I found the source of my idle vibration problem!!! As I had mentioned, there was a chirp sound when the truck was placed in gear, every time it shifted and sometimes over bumps. Once in gear, the truck would vibrate...the hood, the fog lights, the steering column, everything. I have been poking around under the truck looking for the chirp, hoping that the chirp and the vibration would be one in the same.

The big problem is that chirps come in all shapes and sizes and it takes a skilled chirp sleuth (which I am not) to out the offending problem. I checked everything I could see and then finally started on things I couldn't see and had to assume were OK.

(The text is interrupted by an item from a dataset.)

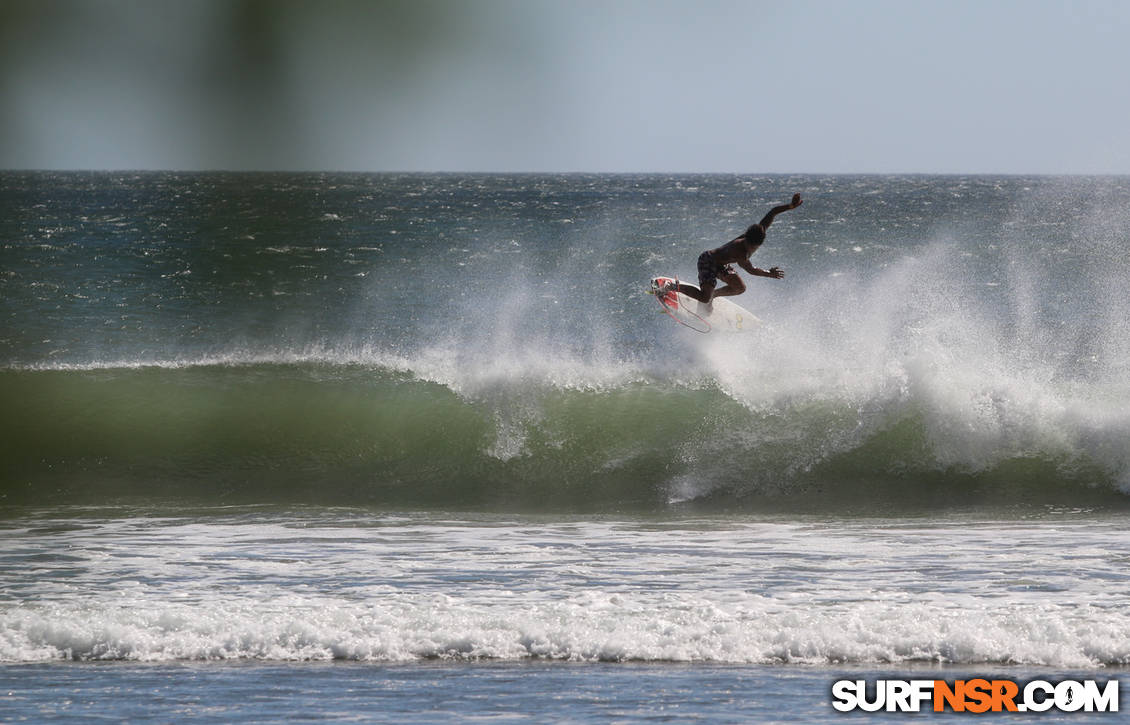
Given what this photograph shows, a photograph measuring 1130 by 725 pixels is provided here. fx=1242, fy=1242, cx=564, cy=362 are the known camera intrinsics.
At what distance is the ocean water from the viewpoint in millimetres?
2119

There is a spot where the passenger side exhaust pipe connects to the manifold that's directly over the right frame rail. You can't see a darn thing in there but I used a ty-rap as a feeler gauge and saw that I had maybe .040-.050" between the pipe and the rail. I had also developed an exhaust leak at that connection. I hauled up on the stud nuts and since, even with a mirror, I couldn't actually see the clearance, I decided to make more room by shimming the rear transmission mount 3/8 of an inch.

I started the truck and put it in gear and voila! It idles pretty much the same in gear as it does in park! No more vibration

I'm still going to try isolating by exhaust system with some new style rubber exhaust hangers to further isolate stuff from the body and frame but so far, so good. The truck is becoming more of a pleasure to drive every day. I still have a rattle in the glove box door to fix, a squeak that I think is associated with the hood latch and somewhat of a clunk on severe bumps that I have to chase down but this was the biggest bullseye I have hit yet!